Passage to read ::
Walking With The Best Type Of Shoes

Walking for fitness and health and well being

 

Walking is one of the best forms of activity you can do for your mental and physical health. Being out among greenery, trees and plants reduces stress levels and improves mood, studies have shown.

 

Physically, joints and muscles get strengthened as well as the benefit of improved cardiovascular – heart and lung- health.

 

However, wearing the right type of footwear during your walks is important. We have become increasingly demanding of what our shoes should provide for us.

 

Now, it’s not only comfort, but support to reduce injuries, waterproofing to keep our feet dry, a lighter weight for improved performance and that they look smart and with the latest fashion. No wonder we sometimes struggle to find the best shoes for our feet.

 

As podiatrists we see foot problems brought on by poor footwear daily. The most common problem is a shoe/boot that is too narrow. Taking the insole out of your walking shoes and standing on them will tell you if they are the right fit or not.

Material provided ::
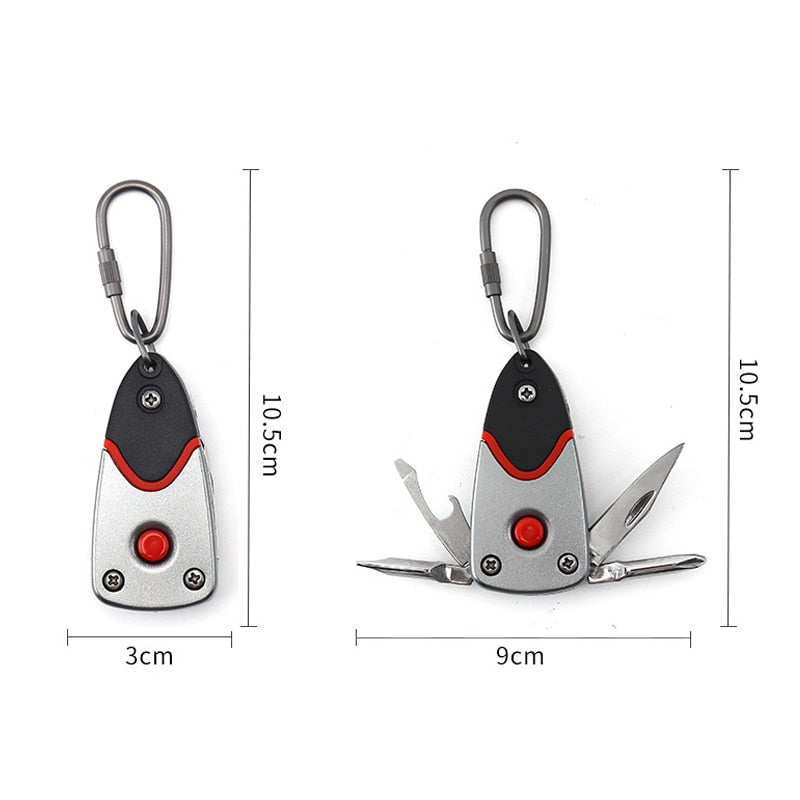 Portable 6in1 Multi Tool Keychain Stainless Steel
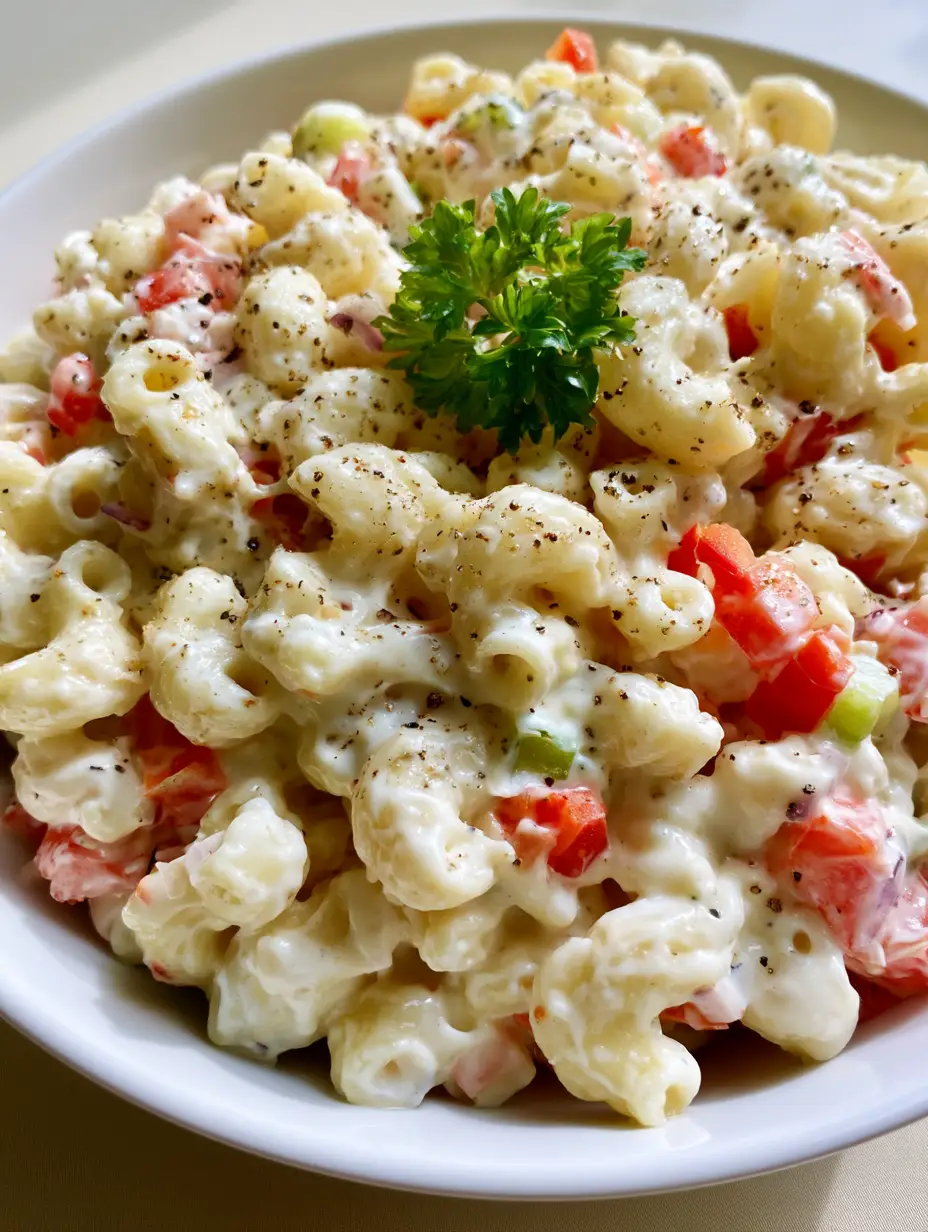 Creamy Macaroni Salad Recipe: The Ultimate Guide to a Velvety Summer Classic 3 Close-up of a white ceramic bowl filled with Creamy Macaroni Salad Recipe, featuring velvety white dressing and red bell peppers.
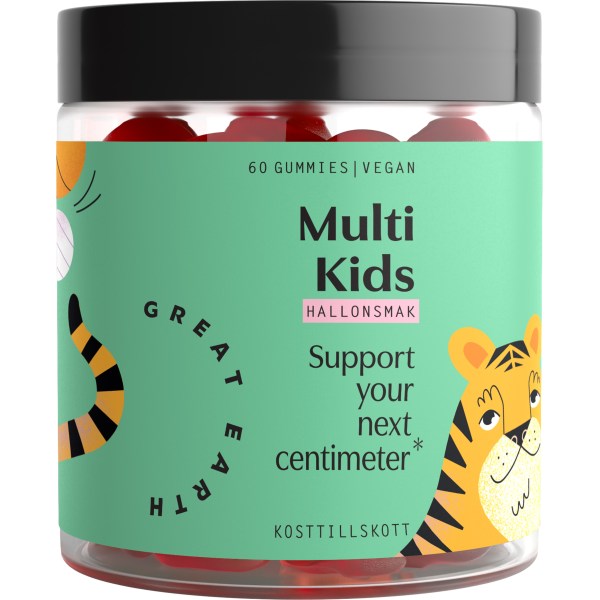 Great Earth Multi Kids, Hindbær, 60 Gummies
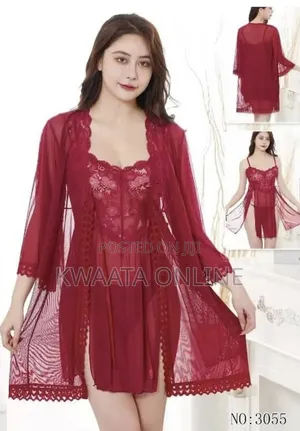 Women 2 Piece Set Sexy Pajama (Nightgown and Robe) Nightwear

Tasks ::
[1] From the walking-shoes article, list each thing the text says we now expect our shoes to provide.
[2] Quote the walking-shoes article word for word between "Physically, joints and" and "fit or not.", inclusive.
The listing comes from a different source than the text.

Your written answers ::
[1]
- Comfort
- Support to reduce injuries
- Waterproofing to keep our feet dry
- A lighter weight for improved performance
- A smart look in line with the latest fashion

[2]
Physically, joints and muscles get strengthened as well as the benefit of improved cardiovascular – heart and lung- health.

 

However, wearing the right type of footwear during your walks is important. We have become increasingly demanding of what our shoes should provide for us.

 

Now, it’s not only comfort, but support to reduce injuries, waterproofing to keep our feet dry, a lighter weight for improved performance and that they look smart and with the latest fashion. No wonder we sometimes struggle to find the best shoes for our feet.

 

As podiatrists we see foot problems brought on by poor footwear daily. The most common problem is a shoe/boot that is too narrow. Taking the insole out of your walking shoes and standing on them will tell you if they are the right fit or not.